::: LESETEXT :::

Leseprobe: Palästina
Gustav Landauer - Ausgewählte Schriften
Band 1: Internationalismus. Hrsg., kommentiert, mit einer
Gesamteinleitung, einer Einleitung zu Band 1 und einem Personenregister
versehen von Siegbert Wolf. Lich/Hessen 2008: Verlag Edition AV
Brief Gustav Landauers an Martin Buber vom
05.02.1918
In: BuBr I, S. 528.
"Lieber Buber,
Leider muss ich Nein
sagen.
Der Zeitpunkt, den Sie für bedeutsam und vielleicht entscheidend erklären,
ist für mich ein solcher, der mich schweigen heißt. Vom deutschen
Militärregiment geduldet oder von ihm veranlasst ist für mich, was all
solche Publikationen und ihre tatsächliche Wirkung angeht, nur ein
Gradunterschied. Je mehr sich Deutschland und die Türkei auf der einen
Seite, England, Amerika und die politischen Zionisten auf der anderen für
Palästina interessieren, umso kühler stehe ich dieser Gegend gegenüber, zu
der mein Herz mich noch nie gezogen hat und die für mich nicht notwendig die
örtliche Bedingung einer jüdischen Gemeinschaft ist. Das wirkliche Ereignis,
das für uns Juden bedeutsam und vielleicht entscheidend ist, ist nur die
Befreiung Russlands. Was in und um Palästina jetzt und in nächster Zeit
geschieht, sind fiktive Angelegenheiten auf dem Gebiet des politischen
Schwindels, und es wird kaum viel anderes herauskommen als aus dem
albanischen Reich des Fürsten von Wied.
Dies nur zur
notgedrungenen Motivierung in Kürze; ich weiß noch gar nicht, wie ich über
die Aufgabe der Judenheit denken werde, wenn die Menschheit durch diesen
Brand hindurch sein wird; einstweilen bin ich – trotz allem – einverstanden,
dass Bronstein
nicht Professor an der Universität Jaffa, sondern Trotzki in Russland ist."
Briefwechsel Gustav
Landauer/Nahum (Nachum) Goldmann vom 14.03. und 19.03.1919
In: MBAJ 167/168.
Erstveröffentlichung in der Originalsprache unter dem Titel: Nahum
Goldmann/Gustav Landauer, Ein Briefwechsel. In: Akratie (Basel). Hrsg. v.
Heiner Koechlin, Heft Nr. 9, Herbst 1977, S. 1ff.
"Sehr geehrter Herr Landauer!
Meine beiden Telegramme wegen des
Palästina-Delegiertentages haben Sie wohl erhalten und wissen, dass er erst
Ende April
stattfindet. Wir hoffen sehr, dass Sie um diese Zeit die Möglichkeit haben
werden, auch in Berlin zu sein und teilzunehmen.
Von Herrn Dr. Buber werden Sie schon wissen, dass
er beabsichtigt, für Mitte April in München eine kleine Konferenz
einzuberufen zur Klärung der Frage des Aufbaus der Palästinasiedlung. Sie
hatten uns in München Ihre Mitarbeit in Aussicht gestellt und sich auch
bereit erklärt, uns bei der Formulierung der Anträge und Thesen, die wir
eventl. dem Delegiertentag vorlegen wollen, zu unterstützen. Ich möchte
Ihnen heute die wichtigsten Punkte vorlegen, in denen wir Ihren Rat haben
müssen; sie stellen das Ergebnis einer Besprechung der hiesigen Freunde dar.

:::

AUFGABE A – Zeige jede Zeile der Datensätze, in der die Zeichenfolge „reflection“ vorkommt.

::: BEREITGESTELLTES MATERIAL :::

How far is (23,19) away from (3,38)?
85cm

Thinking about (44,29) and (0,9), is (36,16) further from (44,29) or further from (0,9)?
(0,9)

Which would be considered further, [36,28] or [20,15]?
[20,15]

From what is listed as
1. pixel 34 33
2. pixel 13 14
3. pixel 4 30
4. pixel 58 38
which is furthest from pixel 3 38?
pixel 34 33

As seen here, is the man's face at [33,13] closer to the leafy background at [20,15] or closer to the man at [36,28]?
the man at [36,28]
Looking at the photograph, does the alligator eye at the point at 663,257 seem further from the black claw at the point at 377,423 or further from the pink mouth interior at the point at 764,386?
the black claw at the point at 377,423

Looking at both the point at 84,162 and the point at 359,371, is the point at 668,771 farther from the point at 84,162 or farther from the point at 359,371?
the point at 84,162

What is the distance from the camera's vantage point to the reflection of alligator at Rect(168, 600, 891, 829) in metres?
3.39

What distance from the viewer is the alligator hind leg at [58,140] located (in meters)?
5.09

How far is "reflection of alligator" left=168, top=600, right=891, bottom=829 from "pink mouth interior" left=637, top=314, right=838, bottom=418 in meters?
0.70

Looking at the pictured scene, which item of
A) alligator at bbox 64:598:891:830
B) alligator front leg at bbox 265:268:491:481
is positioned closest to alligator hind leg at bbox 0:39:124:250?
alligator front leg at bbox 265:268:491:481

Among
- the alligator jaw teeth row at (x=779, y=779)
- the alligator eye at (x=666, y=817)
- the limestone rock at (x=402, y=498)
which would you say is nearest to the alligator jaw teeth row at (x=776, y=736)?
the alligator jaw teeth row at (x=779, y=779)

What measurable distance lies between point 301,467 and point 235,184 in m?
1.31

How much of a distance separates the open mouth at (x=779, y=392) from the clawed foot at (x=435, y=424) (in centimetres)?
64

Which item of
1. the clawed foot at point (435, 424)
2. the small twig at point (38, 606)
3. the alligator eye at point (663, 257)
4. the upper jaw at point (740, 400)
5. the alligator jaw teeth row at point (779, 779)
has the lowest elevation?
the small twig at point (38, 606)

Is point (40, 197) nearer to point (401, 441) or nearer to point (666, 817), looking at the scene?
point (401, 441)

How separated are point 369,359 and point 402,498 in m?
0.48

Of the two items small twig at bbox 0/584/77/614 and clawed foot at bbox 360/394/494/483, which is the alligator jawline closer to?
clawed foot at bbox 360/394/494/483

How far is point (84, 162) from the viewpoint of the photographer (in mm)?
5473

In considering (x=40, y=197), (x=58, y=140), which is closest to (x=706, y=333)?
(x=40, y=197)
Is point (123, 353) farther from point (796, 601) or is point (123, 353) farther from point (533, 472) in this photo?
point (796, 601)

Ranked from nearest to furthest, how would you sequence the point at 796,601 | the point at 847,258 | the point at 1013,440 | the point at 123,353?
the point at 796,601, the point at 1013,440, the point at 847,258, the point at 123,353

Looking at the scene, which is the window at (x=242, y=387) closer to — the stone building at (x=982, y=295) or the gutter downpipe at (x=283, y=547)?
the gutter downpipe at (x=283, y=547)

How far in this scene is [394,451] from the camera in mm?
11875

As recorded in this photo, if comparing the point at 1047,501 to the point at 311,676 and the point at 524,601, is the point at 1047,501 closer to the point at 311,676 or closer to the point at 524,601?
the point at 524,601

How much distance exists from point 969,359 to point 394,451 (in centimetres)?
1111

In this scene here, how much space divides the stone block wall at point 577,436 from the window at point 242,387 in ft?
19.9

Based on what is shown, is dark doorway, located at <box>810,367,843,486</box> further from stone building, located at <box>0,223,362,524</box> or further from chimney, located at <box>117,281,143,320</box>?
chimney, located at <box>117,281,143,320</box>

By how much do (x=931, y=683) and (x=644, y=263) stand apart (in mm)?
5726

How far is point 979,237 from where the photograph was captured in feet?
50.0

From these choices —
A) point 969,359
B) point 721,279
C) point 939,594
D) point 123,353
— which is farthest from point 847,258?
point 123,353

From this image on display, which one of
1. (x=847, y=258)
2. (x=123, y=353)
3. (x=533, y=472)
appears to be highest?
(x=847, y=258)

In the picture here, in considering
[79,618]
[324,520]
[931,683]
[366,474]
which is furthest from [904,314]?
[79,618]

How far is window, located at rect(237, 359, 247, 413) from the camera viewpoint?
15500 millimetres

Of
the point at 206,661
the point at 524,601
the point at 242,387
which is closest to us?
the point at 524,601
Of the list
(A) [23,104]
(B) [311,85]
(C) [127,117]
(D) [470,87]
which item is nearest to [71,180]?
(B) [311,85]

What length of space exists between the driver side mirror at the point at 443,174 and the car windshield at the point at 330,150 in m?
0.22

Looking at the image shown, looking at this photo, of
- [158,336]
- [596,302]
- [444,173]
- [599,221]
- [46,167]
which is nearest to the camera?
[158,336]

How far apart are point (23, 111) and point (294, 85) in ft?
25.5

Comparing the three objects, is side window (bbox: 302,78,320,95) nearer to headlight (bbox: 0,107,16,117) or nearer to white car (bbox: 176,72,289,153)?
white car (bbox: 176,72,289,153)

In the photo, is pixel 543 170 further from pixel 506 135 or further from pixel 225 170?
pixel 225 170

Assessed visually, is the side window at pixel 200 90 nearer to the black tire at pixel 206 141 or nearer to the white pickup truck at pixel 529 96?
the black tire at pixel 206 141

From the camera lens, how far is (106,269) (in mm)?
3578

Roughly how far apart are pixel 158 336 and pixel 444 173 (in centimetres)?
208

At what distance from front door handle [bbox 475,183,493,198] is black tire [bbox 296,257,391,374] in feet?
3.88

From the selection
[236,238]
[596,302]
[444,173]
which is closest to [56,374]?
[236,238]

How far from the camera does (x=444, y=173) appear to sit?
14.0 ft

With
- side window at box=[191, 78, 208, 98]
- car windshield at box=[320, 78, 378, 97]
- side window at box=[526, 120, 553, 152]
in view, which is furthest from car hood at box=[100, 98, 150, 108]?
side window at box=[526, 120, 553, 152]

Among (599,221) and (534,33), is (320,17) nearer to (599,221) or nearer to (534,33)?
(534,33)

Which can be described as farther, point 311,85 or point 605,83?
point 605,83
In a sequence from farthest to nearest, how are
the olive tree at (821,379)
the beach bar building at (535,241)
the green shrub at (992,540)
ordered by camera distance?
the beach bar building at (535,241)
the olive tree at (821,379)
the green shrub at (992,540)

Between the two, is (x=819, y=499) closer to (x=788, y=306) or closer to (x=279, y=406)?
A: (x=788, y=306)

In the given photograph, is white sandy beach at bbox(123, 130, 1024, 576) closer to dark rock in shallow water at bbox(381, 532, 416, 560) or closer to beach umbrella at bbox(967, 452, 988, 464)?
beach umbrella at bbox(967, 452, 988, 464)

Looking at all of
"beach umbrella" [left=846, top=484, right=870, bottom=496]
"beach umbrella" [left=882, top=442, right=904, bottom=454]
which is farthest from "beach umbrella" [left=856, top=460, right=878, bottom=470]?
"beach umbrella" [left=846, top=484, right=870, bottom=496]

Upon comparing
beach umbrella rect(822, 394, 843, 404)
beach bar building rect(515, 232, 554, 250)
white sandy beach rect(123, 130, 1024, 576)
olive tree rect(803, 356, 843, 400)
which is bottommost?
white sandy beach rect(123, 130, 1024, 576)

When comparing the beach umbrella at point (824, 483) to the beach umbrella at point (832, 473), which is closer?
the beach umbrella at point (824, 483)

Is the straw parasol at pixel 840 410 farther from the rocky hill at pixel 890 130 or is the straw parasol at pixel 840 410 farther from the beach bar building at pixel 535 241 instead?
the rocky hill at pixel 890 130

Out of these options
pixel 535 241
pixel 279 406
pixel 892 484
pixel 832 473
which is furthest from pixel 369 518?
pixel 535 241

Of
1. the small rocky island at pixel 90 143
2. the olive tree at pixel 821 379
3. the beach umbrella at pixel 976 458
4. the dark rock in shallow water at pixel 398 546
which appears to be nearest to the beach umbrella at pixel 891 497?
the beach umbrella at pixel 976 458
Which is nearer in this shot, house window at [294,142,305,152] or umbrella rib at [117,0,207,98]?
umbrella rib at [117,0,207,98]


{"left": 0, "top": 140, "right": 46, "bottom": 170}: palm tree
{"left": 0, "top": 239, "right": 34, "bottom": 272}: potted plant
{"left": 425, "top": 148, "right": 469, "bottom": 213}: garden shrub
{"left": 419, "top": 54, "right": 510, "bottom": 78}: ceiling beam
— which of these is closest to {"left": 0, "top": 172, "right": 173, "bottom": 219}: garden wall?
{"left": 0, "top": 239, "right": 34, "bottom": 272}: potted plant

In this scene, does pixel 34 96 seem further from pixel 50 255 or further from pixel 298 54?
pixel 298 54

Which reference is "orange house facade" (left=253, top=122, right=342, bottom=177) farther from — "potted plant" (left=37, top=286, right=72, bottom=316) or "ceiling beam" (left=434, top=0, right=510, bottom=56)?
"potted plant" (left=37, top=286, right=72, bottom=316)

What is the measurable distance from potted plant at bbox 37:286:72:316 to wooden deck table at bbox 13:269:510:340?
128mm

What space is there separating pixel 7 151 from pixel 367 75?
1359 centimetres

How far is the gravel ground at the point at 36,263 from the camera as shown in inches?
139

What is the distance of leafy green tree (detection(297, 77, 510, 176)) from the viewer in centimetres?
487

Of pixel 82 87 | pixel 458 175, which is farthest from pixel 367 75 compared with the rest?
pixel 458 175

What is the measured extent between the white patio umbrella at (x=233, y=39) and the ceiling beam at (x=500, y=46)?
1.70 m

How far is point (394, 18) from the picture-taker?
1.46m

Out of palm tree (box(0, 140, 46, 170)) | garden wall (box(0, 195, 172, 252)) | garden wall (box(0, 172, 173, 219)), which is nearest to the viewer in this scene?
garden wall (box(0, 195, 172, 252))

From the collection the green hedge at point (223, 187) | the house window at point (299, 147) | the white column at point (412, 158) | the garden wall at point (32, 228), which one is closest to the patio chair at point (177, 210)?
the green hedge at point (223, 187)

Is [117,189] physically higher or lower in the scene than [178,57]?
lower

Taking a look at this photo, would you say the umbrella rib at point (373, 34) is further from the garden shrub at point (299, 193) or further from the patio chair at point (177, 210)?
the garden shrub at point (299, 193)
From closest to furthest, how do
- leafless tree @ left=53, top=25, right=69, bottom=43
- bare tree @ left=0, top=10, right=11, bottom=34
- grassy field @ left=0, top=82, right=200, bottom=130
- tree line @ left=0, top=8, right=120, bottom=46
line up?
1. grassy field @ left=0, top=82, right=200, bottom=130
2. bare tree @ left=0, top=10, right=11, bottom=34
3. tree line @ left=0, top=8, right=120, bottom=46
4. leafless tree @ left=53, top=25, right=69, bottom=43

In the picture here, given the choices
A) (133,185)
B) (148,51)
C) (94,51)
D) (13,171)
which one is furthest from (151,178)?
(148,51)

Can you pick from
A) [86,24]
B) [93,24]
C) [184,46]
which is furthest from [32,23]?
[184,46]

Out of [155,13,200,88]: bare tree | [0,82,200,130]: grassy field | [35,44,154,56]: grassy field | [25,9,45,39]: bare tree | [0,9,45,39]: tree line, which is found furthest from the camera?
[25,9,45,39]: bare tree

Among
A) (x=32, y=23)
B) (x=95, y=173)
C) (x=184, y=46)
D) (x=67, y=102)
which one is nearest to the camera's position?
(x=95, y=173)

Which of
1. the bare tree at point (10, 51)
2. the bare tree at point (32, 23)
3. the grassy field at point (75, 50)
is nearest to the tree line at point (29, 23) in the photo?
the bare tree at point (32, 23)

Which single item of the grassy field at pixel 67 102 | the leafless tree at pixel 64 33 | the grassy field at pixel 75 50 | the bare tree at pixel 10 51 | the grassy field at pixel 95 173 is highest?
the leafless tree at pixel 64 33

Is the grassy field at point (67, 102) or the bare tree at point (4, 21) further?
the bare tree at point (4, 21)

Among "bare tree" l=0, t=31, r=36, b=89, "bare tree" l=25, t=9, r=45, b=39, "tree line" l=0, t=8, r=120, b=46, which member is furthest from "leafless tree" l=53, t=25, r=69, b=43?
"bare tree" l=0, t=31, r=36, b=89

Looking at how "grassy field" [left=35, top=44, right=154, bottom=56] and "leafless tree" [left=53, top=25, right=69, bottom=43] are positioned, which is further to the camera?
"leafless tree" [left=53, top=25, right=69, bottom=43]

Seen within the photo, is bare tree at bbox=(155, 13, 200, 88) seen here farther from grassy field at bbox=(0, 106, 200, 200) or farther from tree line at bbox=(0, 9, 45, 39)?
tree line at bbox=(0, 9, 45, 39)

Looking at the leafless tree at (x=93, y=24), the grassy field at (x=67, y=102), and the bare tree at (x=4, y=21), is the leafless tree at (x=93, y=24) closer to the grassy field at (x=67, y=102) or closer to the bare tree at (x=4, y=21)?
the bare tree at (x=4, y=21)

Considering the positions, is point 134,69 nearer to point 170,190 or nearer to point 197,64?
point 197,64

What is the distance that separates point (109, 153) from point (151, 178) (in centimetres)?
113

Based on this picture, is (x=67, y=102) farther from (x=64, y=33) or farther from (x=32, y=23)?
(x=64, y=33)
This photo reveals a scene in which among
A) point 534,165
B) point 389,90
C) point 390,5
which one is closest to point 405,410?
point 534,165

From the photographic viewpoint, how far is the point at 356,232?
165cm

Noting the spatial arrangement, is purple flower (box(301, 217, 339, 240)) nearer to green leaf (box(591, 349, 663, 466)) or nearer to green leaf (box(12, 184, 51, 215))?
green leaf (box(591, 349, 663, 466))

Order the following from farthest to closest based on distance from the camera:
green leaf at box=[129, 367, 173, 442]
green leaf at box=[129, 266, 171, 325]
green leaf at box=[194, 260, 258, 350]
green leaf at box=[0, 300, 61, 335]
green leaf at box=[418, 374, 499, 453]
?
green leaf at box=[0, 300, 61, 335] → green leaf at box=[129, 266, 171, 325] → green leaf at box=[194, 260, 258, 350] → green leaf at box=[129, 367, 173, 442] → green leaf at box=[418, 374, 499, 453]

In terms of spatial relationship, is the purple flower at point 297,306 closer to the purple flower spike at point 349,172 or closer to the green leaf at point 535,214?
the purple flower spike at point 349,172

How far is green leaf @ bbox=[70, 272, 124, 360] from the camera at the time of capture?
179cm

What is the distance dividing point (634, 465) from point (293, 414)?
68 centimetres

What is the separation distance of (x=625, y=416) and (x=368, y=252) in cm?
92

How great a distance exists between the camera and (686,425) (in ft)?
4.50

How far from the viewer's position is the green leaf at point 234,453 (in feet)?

:::

AUFGABE B – Welches Ereignis nennt Landauer im Lesetext in seinem Brief an Buber als das für die Juden wirklich bedeutsame?

SCHRIFTLICHE ANTWORT A –
What is the distance from the camera's vantage point to the reflection of alligator at Rect(168, 600, 891, 829) in metres?
How far is "reflection of alligator" left=168, top=600, right=891, bottom=829 from "pink mouth interior" left=637, top=314, right=838, bottom=418 in meters?

SCHRIFTLICHE ANTWORT B – Die Befreiung Russlands.